# STUDY QUESTIONS
- a) Please list every proper name (agency, court, or statute) that the passage below on rulemaking petitions mentions.
- b) Carry on the passage below about rulemaking petitions in environmental regulation, starting right after its final sentence.

# EXCERPTED PASSAGE
--------------------------------
In environmental regulation as well as in other regulatory domains, a critical question is how outside interests shape the rulemaking agenda. A great deal of skepticism toward regulation stems from the widespread perception that agencies excessively, or even exclusively, cater to business interests. One answer to these concerns is administrative procedure, in particular rulemaking petitions, which are provided for in the Administrative Procedure Act and in many substantive environmental statutes. Although rulemaking petitions could in theory be used by business interests to strengthen their hold on regulatory agenda-setting, a growing number of scholars, highlighting the critical role a rulemaking petition played in the Supreme Court’s 2007 decision forcing EPA action on climate change, have pointed to the potential for rulemaking petitions to combat agency inaction and under-regulation. Despite these warring descriptions, we actually have very little generalizable understanding of how rulemaking petitions operate in practice and to whom the benefits of the institution flow.
--------------------------------
# AVAILABLE DATA
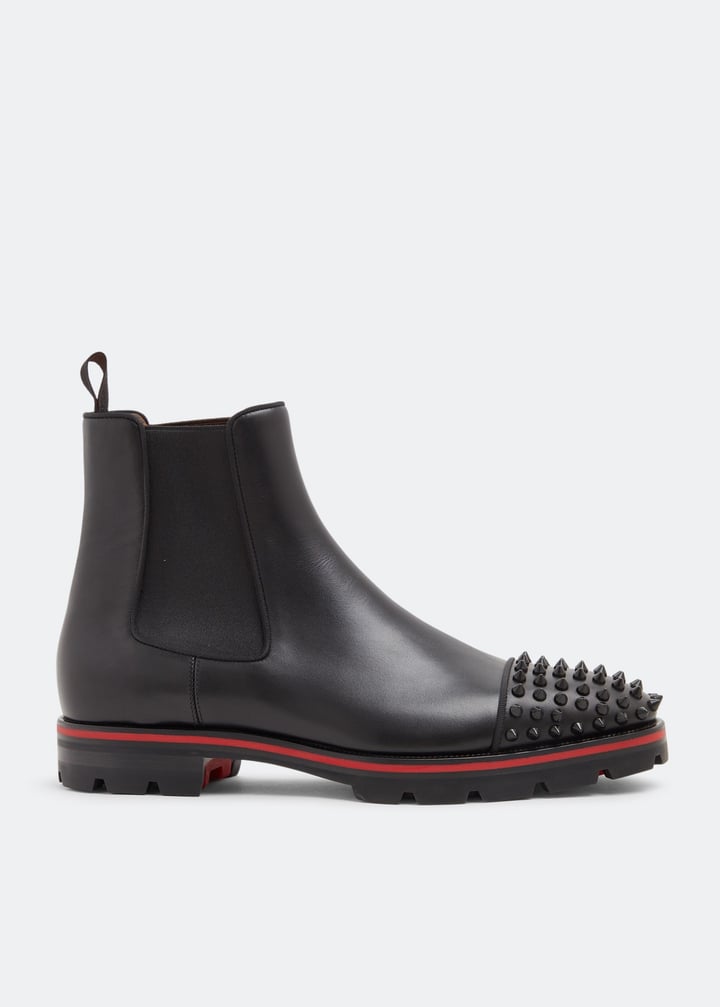 Christian Louboutin Spiked Leather Chelsea Boots – Black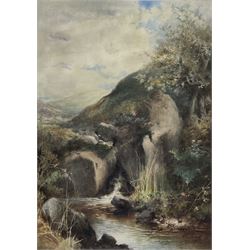 John Falconar Slater (British 1857-1937): 'A Mountain Stream', watercolour signed, titled on mount 75cm x 53cm
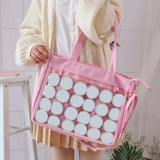 Black Big Ita Bag with clear insert, double straps, Japanese kawaii style, transparent shoulder purse for women, HSF Marketplace.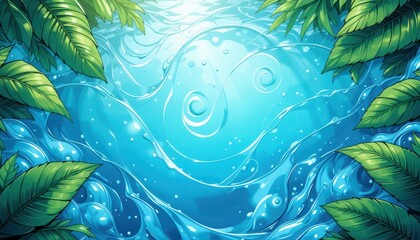 Naklejka premium Lush Green Leaves Bordering Clear Blue Water Swirls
--------------------------------
# OUTPUTS FOR THE TASKS
- a)
- Administrative Procedure Act
- Supreme Court
- EPA

- b)
In this Article, I take a close look at original data on all the rulemaking petitions submitted to three administrative agencies from 2000 to 2016, statistically tracing petitions’ fates from submission to resolution. I find that, although business interests may participate at a higher rate than public interest groups and individuals, there is little evidence of full-on regulatory capture via petitions. Even in a venue where it would be exceedingly easy to give business interests precisely what they want, agencies remain largely unmoved and evenhanded. The pattern that does emerge—an agency preference for using petitions to inform incremental revision and softening of existing regulations to reflect changed circumstances or new technologies—probably does inure mostly to the benefit of regulated entities, but it is difficult to square these findings with theories of excessive influence or capture of the regulatory process by business interests. At the same time, the findings pour cold water on the more sanguine account of petitions as a tool to advance environmental regulation. Despite the allure of such an account after Massachusetts v. EPA, the reality is that petitions are rarely transformative and will remain so unless significant changes are made to the institution.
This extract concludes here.